A blessed Ramadan to all!

Depending on which authority you follow, based on the observation of the first crescent of the new moon, the holy Islamic month of Ramadan began either last Wednesday or Thursday. This month of months is set apart by fasting.

Islamic practice is to refrain, during the daylight hours of the month of Ramadan, from consuming any food, drink, tobacco, and having sex. On the positive side, Muslims are encouraged to pray, give charitably and think on God more during the fast.

As the Islamic calendar is based solely on lunar phases without regard to tropical seasons, the months slowly move through the seasons each year. Ramadan falling in August means, in the northern hemisphere, around fifteen hours without food or water each day for around 29/30 days. (Mehdi Hasan has written some basic FAQs on Ramadan for New Statesman.)

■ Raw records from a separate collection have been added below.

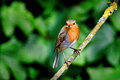 Dinner time an english robin enjoys a meal of young crickets caught along the river at sidmouth devon Royalty Free Stock Images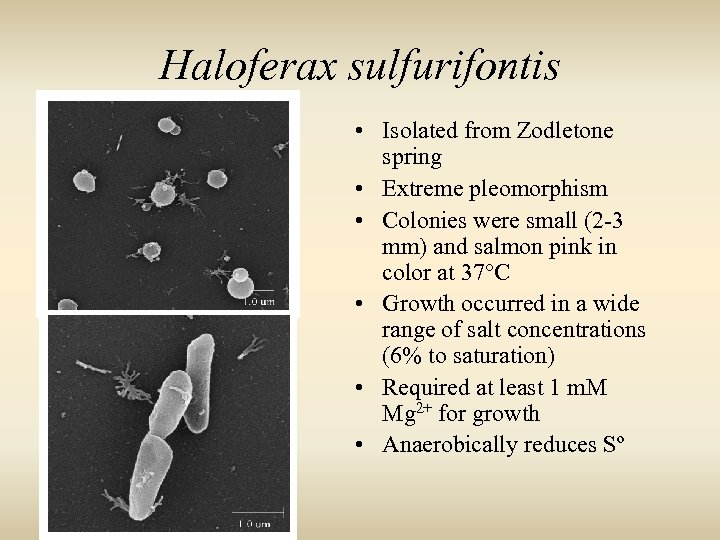 Haloferax sulfurifontis • Isolated from Zodletone spring • Extreme pleomorphism • Colonies were small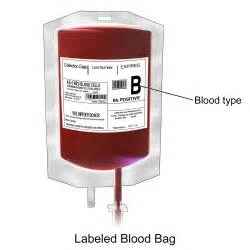 File blausen 0086 blood bag png wikimedia commons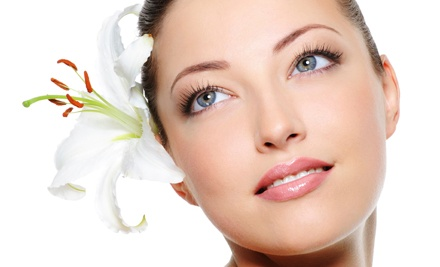 Mini Facials and Body Wraps at Restorations Holistic Skin Care Services (Up to 67% Off). Three Options Available.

As an Anglican I’m fascinated by the Islamic fast. The practice of fasting in Anglicanism is in a shabby state. For most it consists of ‘giving up’ something for the forty days of Lent, usually chocolate. It is not exactly taxing. Apart from the giving up of things, we do encourage Lent courses as a way of getting some positive spiritual input, but we have to admit that it’s all quite slim. The Roman Catholic Church has always been more legalistic when it comes to fasting, setting out what can and can’t be eaten, and how much. However, the history of Catholic pronouncements on fasting shows a steady rolling back of strictures. In contrast, Eastern Christianity has retained a more robust idea of fasting: animal products and alcohol are not consumed during fasts, making one a vegan teetotaler.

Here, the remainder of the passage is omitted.